:: Text block
The article on e (mathematical constant) says, as this article says, that the CF is

$e = [[2; 1, \textbf{2}, 1, 1, \textbf{4}, 1, 1, \textbf{6}, 1, 1, \textbf{8}, 1, 1, \ldots, \textbf{2n}, 1, 1, \ldots]], \,$

But it adds that it can be written more harmoniously by allowing zero: (Hofstadter, D. R. "Fluid Concepts and Creative Analogies: Computer Models of the Fundamental Mechanisms of Thought" Basic Books, 1995)

$e = [[1 , \textbf{0} , 1 , 1, \textbf{2}, 1, 1, \textbf{4}, 1 , 1 , \textbf{6}, 1, 1, \textbf{8}, 1, 1, \ldots]]. \,$

A scan of this article shows me no explanation to help me interpret that second expression. — CpiralCpiral 00:50, 30 November 2011 (UTC)

It seems that they used a comma rather than the normal initial semicolon to make the pattern more visually obvious. They are saying that if the rules on continued fractions are relaxed to allow zero, then the two expressions are equivalent (the second being more "hamonious" because with the zero there is an obvious pattern from the start). The expression with the zero is simply
$1 + \cfrac{1}{0 + \cfrac{1}{1 + \cfrac{1}{1 + \cfrac{1}{2 + \cfrac{1}{1 + \cfrac{1}{1 + \cfrac{1}{4 + \ddots}}}}}}}$
The Continued fraction article seems to give enough to interpret the expression. It does state: "Note that it is customary to replace only the first comma by a semicolon", which should be enough of a hint. Quondumtalkcontr 04:11, 30 November 2011 (UTC)
So you're saying that there they did two steps to get from one version to the other
• [1;0,1...] is eq to [2;...] and
• "The semicolon in the square and angle bracket notations is sometimes replaced by a comma"
::::
:: Given records
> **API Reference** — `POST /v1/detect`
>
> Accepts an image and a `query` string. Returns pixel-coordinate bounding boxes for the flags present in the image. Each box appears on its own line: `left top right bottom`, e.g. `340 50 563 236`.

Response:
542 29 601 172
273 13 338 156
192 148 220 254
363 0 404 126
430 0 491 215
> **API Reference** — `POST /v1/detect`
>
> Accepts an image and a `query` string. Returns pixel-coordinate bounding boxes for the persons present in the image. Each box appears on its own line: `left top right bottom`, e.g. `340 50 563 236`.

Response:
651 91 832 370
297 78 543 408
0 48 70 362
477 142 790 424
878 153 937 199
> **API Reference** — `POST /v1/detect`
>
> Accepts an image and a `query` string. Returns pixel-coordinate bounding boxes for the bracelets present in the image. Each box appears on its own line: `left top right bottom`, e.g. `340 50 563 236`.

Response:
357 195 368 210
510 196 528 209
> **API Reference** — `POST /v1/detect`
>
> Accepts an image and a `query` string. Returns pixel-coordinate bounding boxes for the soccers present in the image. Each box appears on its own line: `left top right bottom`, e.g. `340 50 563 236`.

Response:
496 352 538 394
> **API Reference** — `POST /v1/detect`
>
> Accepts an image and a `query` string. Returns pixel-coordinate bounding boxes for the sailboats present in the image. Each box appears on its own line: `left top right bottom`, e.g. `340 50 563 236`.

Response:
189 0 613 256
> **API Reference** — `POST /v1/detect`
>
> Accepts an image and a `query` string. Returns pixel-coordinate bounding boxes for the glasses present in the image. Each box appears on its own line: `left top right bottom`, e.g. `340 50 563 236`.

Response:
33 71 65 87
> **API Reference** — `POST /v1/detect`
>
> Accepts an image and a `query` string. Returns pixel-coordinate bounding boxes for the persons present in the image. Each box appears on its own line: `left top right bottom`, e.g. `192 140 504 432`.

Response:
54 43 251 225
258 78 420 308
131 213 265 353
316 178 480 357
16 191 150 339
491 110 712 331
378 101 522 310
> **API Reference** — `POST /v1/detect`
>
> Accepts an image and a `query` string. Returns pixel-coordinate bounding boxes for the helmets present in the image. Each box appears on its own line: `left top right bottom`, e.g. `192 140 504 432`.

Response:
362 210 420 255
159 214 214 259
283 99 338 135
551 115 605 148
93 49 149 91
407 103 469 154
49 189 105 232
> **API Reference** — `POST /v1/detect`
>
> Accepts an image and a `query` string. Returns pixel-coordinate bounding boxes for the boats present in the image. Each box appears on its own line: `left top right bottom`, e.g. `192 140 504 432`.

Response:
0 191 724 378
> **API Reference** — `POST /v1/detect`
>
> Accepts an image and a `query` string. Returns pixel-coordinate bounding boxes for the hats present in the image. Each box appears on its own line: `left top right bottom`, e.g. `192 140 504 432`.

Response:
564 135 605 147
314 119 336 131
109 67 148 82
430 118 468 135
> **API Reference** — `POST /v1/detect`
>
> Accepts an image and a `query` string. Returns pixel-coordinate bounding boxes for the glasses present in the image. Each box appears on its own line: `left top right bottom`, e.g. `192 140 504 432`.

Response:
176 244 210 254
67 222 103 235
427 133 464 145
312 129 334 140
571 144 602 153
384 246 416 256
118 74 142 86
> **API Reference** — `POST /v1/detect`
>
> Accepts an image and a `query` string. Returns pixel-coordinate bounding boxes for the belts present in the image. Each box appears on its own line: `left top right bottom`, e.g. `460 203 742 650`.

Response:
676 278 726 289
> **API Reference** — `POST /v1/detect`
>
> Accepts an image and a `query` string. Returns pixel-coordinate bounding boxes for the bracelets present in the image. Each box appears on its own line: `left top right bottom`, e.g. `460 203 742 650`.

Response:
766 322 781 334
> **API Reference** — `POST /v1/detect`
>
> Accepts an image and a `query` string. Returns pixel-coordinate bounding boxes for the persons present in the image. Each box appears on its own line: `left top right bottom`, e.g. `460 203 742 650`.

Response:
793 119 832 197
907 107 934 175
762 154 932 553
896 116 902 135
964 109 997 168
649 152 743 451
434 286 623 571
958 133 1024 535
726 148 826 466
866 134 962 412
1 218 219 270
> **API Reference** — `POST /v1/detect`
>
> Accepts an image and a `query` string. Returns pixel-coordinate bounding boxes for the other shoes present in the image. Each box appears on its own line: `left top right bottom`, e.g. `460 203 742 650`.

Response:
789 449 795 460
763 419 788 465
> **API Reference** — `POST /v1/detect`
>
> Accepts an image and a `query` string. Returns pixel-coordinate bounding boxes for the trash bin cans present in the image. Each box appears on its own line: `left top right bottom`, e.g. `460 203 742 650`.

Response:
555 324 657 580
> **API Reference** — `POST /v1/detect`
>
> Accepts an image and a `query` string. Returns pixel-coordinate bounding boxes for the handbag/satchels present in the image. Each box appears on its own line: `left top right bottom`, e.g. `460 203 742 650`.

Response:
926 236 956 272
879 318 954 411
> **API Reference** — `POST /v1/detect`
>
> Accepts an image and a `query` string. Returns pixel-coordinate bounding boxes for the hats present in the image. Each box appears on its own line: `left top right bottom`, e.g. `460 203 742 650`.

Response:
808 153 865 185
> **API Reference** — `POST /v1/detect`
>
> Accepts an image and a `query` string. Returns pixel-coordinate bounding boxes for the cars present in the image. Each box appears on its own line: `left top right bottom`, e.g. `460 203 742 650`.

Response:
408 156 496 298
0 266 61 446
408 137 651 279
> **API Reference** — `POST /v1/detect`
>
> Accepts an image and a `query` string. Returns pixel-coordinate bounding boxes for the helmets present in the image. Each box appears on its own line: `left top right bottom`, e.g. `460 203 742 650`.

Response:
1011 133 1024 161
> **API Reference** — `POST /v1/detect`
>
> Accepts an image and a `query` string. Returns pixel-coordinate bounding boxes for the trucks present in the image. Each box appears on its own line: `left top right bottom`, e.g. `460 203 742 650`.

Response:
::::
Brief 1.
Duplicate the passage of the thread on the continued fraction of e starting with "But it adds" and going on through "Basic Books, 1995)".
Brief 2.
Write the next part of the thread on the continued fraction of e, picking up after its last line.
These records were taken from a separate source.

Final answer 1.
But it adds that it can be written more harmoniously by allowing zero: (Hofstadter, D. R. "Fluid Concepts and Creative Analogies: Computer Models of the Fundamental Mechanisms of Thought" Basic Books, 1995)

Final answer 2.
And that the "harmony" is thereby two things
• the pattern of numbers
• the consistent use of commas
Now is there mention here of a rule (perhaps buried in the convergents formulas or the theorems) that a zero can relax, for any reason, as any but the leftmost quotent? It says "first integer may be zero", but that's it. The articles should harmonize. — CpiralCpiral 08:57, 30 November 2011 (UTC)
It does say "... where $a$0 is an integer, any other $a_i$ members are positive integers" under the section Basic formulae. I've edited the article to make it clear that this also applies to the infinite case. So the rule about all but the first value being positive (and hence non-zero) is there. The relaxation to zeros falls under the section Generalized continued fraction (perhaps not very obvious). The article unfortunately does not have a clearcut Definition section. Quondumtalkcontr 09:40, 30 November 2011 (UTC)
• On the contrary, it seems that, since the section Generalized continued fraction follows the section Some useful theorems, which say "positive integers", that a generalized fraction must not allow zero.
• Does the generalized fraction have a bracket notation? The main article has none.
Join the discussion at Talk:E (mathematical constant)#Continued fraction notation? — CpiralCpiral 10:23, 7 December 2011 (UTC)
For clarity, no restriction applies to the values used in a "generalized continued fraction"; they may be zero. The concise notation is not adequate for the purpose; aside from that I don't know. Quondumtalkcontr 12:21, 7 December 2011 (UTC)

Theorem 5

I think there is some mistake in theorem 5 - what I mean is if $\alpha =[a_0, a_1, \cdots, a_n, a_{n+1}, \cdots]$, then $\alpha = \frac{\alpha_{n+1}h_n+h_{n-1}}{\alpha_{n+1}k_n+k_{n-1}}$, where $\alpha_{n+1} =[a_{n+1}, \cdots]$, so:
$\left|\alpha - \frac{h_n}{k_n}\right|= \frac{1}{(\alpha_{n+1}k_n+k_{n-1})k_n} < \frac{1}{(k_n+k_{n-1})k_n}$

since $\alpha_{n+1} > 1$ strictly for infinitive fractions. What do you think? — Preceding unsigned comment added by 82.41.56.99 (talk) 00:56, 4 January 2012 (UTC)

Try α=√2. The convergents are 3/2, 7/5, 17/12, ... . |3/2-√2|=1/11.65 which is between 1/10 and 1/14, |7/5-√2|=1/70.35 which is between 1/60 and 1/85, and |17/12-√2|=1/407.64 which is between 1/348 and 1/492, so while I'm not sure where your logic went wrong the theorem appears to hold.--RDBury (talk) 14:30, 4 January 2012 (UTC)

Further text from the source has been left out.